Dolmens became widespread in the Caucasian Riviera in the Middle Bronze Age (mid-3rd — early 2nd millennium BCE).
“Dolmen” is translated from Breton (the language of the Celtic group) as “a stone table”. These are stone tombs belonging to so-called megalithic structures, made of slabs or blocks that form a closed chamber. In the territory of Sochi, about 400 dolmens of different types have been discovered (also measured and described), and the search continues to this day. Dolmens are located throughout the territory of Sochi: they can be found in the village of Lazarevskoye, the villages of Khadzhiko and Kalezh, Soloniki, Solokhaul, in the area of the village of Krasnaya Polyana, near the village of Medoveyevka and so on. Dolmens are present not only in Sochi, but also in the Kuban region, Adygea, the Black Sea region (Anapa, Gelendzhik, Tuapse) and Abkhazia. All these structures have one feature in common — the facade part, usually with an entrance hole, which was closed with a massive mushroom-shaped plug so that other burials could also take place there.

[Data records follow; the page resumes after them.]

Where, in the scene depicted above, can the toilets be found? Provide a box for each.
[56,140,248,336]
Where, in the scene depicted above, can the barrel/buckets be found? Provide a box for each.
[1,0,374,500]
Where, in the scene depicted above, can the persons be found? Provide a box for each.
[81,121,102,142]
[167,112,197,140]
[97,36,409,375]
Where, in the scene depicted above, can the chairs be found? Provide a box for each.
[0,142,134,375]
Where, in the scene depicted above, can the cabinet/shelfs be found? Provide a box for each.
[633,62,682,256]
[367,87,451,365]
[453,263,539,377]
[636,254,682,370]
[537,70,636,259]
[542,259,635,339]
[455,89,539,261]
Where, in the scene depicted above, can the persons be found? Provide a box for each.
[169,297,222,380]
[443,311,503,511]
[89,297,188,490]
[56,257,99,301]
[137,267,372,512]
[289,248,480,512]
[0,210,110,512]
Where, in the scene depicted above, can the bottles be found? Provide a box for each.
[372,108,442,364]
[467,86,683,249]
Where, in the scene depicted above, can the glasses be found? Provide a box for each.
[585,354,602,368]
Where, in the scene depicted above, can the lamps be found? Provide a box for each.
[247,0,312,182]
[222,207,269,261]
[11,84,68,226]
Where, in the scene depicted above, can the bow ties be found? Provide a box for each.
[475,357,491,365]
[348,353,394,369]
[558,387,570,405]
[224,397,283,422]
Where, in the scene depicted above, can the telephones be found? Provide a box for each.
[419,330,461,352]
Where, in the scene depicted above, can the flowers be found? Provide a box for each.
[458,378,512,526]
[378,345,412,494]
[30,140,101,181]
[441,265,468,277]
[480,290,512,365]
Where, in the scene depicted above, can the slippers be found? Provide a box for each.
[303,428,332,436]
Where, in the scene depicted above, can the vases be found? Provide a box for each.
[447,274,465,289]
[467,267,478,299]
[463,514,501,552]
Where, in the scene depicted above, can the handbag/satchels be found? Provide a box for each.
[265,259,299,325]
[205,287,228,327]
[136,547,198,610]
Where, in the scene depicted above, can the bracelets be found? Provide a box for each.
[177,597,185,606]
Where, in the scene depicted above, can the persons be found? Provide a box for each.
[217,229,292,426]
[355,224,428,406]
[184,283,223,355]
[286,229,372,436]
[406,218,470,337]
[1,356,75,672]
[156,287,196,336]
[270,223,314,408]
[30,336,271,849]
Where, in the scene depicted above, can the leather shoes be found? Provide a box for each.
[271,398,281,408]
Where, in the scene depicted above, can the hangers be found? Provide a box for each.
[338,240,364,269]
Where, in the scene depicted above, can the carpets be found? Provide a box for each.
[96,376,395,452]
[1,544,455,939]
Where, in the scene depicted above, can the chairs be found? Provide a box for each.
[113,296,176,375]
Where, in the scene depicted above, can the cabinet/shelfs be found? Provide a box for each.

A place for a tomb was always chosen where an outcrop of sandstone or limestone was. Dolmens with two entrance holes are found extremely rarely in the territory of Sochi. To date, only three have been discovered, and this feature is present in both slab dolmens (two monuments) and trough-shaped ones (one monument). A unique monument has been discovered not far from the village of Tkhagapsh in the Lazarevsky district of Sochi: it has two false entrances apart from a real one. The false facade was probably intended to protect the burial from potential robbers or prevent the addition of burials. Apart from portal projections, a false hole and a false plug were made, while the real hole was placed in the back or side walls. After the remains of the deceased, together with the burial inventory, were placed in the dolmen through the entrance hole, it was closed with a stone plug.